Role Models & Performance Enhancing Drugs

peds steroids_mcgwire

Performance enhancing drugs have grabbed the headlines again in sports over the last month, questioning the integrity of several sports ranging from football to cycling. With discussions revolving around human growth hormone (HGH), deer antler spray and other anabolic steroids, the focus has been on cleaning up professional sports with the hopes of an even playing field. At the end of the day, that’s not the real priority at all.

Think back to 2005 when Congress put Major League Baseball on trial and invited some of the greatest sluggers in the history of the game along with commissioner Bug Selig and MLBPA head Donald Fehr to testify regarding their knowledge of steroids in the game. Many will remember Rafael Palmeiro’s denial, Sammy Sosa’s translator and Mark McGwire’s reluctance to talk about the past. Many may have forgotten who the final participants were in that hearing — the parents of former USC baseball player Rob Garibaldi and the father of Taylor Hooten.

Garibaldi’s parents sat before Congress, in tears, testifying that there was no doubt that steroids led to their son’s death. Garibaldi ‘s 2002 suicide was attributed to depression which was brought on by the substances he used. Hooten, a 17-year-old baseball player, also committed suicide after using steroids.

Congress’ focus during those hearings was not directed specifically at Major League Baseball, it was a clear message to the entire world of sports: Your actions as professional athletes, good or bad, influence and inspire young people to walk in your shoes. They don’t want there to be any more stories like Rob Garibaldi’s or Taylor Hooten’s.

Under the care of the best doctors in the world, it would make sense for professional athletes to take HGH to help them heal faster and get back on the field. The reality is that if kids see the best in the world doing it, they will want to do it too. Here’s the problem: No pediatrician or family doctor would prescribe those drugs for a kid or teenager, so they wouldn’t be taking them under a physician’s care, opening the door for abuse and overdose.

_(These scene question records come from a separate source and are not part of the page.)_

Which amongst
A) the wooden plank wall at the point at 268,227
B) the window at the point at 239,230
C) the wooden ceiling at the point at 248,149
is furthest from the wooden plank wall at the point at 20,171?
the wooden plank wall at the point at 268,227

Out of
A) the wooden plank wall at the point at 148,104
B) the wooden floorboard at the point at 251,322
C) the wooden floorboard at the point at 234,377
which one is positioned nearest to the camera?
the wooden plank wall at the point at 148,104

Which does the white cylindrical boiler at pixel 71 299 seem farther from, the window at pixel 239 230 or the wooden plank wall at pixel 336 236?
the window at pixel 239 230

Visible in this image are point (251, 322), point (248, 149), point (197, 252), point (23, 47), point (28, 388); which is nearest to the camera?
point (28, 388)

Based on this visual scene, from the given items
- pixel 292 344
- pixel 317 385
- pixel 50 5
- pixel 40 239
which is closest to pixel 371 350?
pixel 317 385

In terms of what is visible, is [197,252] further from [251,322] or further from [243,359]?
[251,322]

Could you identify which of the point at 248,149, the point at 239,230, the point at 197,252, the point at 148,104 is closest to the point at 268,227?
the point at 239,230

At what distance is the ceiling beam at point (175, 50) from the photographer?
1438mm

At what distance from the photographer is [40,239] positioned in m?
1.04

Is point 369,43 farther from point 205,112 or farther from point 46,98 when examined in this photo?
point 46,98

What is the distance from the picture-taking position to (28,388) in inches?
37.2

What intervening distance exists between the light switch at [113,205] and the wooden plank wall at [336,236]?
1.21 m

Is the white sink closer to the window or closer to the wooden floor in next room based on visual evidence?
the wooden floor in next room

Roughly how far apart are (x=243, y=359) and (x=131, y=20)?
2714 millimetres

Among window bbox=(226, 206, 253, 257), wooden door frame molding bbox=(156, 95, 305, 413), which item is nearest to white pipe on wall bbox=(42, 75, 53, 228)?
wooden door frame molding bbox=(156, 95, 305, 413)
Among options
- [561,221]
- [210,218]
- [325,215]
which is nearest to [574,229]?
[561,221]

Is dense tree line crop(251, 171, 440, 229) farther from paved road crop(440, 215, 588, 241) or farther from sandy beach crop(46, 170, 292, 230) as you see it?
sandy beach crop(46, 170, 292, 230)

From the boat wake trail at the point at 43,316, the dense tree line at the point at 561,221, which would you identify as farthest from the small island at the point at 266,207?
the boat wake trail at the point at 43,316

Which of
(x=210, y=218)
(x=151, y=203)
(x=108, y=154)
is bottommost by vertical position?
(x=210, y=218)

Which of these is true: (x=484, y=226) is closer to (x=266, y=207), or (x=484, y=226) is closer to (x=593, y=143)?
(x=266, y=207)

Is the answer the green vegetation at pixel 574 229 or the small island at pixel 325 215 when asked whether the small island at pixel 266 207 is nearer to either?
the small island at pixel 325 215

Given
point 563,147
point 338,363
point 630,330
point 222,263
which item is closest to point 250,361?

One thing to keep in mind: when Jose Canseco and company were using steroids, it wasn’t even illegal for MLB players.  Baseball turned a blind eye while McGwire and Sosa tore up the record books because its television ratings were booming and the popularity of the sport was off the charts. Players have come out since and said that everyone within the game knew players were taking steroids, the MLB simply ignored it. Had many of those players known the side-effects of what they were taking, they may have made another decision. Ken Caminiti admitted to using steroids during his 1996 NL MVP season. Caminiti died in 2004 after battling substance abuse the rest of his life.
The tragedy today is not that these players are taking substances to get ahead in their careers. Anyone could understand Ray Lewis using something to help him recover from his torn triceps during his final season with hopes of contributing to the Ravens’ Super Bowl run. The NFL doesn’t even test for deer antler spray, so whether he used it is just a matter of personal integrity. That’s not the issue here. This is all about the young athletes sitting at home that hear deer antler spray or some other substance may help them get ahead, without knowing the consequences.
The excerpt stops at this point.